I am late to the party, just having greatly enjoyed Dan Ariely's Predictably Irrational. Behavioural economics is not new anymore. And the examples and experiments that Ariely writes about are familiar and/or easily recognizable from personal experiences and foibles.
It's all news to those who were weaned on equilibrium/rationality economics. Relax! It's only a model!
Disequilibrium is where people real people get a life -- and make a contribution and make some money.
I had never seen this closing quote from Murray Gell-Mann. "Think how hard physics would be if particles could think." Ariely does not come out and say it, but he does a lot more than hint that physics is an impossible model for the thinking particles.
Humans have done some awful things and some great things.
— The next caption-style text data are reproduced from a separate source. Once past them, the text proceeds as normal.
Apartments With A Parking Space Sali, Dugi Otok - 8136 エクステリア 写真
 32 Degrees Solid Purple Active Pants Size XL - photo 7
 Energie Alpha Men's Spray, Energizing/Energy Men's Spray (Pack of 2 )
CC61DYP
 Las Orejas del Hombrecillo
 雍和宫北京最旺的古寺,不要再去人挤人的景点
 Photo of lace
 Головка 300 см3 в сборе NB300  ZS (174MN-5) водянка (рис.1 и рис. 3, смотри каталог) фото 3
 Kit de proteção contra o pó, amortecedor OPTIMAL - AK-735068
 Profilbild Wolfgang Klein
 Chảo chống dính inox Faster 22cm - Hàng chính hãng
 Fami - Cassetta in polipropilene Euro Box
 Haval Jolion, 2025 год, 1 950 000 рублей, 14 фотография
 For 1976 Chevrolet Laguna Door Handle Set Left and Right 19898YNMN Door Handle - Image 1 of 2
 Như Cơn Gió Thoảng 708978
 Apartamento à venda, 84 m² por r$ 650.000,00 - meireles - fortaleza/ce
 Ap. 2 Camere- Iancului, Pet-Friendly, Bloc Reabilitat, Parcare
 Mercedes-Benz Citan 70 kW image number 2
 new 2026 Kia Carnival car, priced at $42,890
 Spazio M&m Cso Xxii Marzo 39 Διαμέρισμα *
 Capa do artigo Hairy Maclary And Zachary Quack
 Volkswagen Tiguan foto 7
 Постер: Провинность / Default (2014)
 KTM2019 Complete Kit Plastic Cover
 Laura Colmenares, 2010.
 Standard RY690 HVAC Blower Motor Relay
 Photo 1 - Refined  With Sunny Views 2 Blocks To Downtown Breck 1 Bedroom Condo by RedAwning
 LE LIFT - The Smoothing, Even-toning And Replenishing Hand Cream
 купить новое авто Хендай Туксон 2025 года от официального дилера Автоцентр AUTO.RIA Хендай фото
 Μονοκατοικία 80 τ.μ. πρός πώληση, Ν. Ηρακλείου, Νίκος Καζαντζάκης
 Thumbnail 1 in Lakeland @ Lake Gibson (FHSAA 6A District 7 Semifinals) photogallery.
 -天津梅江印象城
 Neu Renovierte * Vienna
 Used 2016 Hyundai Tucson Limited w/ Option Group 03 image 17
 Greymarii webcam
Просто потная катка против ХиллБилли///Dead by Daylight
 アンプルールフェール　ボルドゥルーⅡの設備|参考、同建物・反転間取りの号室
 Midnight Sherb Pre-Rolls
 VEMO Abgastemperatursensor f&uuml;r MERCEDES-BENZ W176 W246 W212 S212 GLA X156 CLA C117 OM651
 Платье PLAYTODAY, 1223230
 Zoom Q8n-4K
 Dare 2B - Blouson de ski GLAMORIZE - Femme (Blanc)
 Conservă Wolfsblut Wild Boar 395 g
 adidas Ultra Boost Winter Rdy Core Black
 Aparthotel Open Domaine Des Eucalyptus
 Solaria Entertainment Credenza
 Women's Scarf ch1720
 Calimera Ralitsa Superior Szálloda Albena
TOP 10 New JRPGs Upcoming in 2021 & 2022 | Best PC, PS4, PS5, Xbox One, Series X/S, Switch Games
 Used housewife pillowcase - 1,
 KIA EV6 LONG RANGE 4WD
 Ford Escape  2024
The fact that The Economist can write about the growth of the world's middle classes in terms analogous to Moore's Law, says something profound about what beings with limited intelligence, limited rationality and plenty of failings can do.
UPDATE
I found this in an old exam question -- which I based on an old Jonathan Clements WSJ column which started like this: "Your neighbors save pathetically little, trade stocks like crazy, dabble in overpriced initial public stock offerings and dump hard-hit mutual funds that are ripe for rebound. And you, of course, should cheer them on. Your neighbors may not realize it, but they are performing an enormously valuable service. Without their fear and greed, it would be extraordinarily difficult for the rest of us to make a good deal of money. So go ahead: Give your neighbors a little encouragement."
But what would a 2009 politician do with this insight?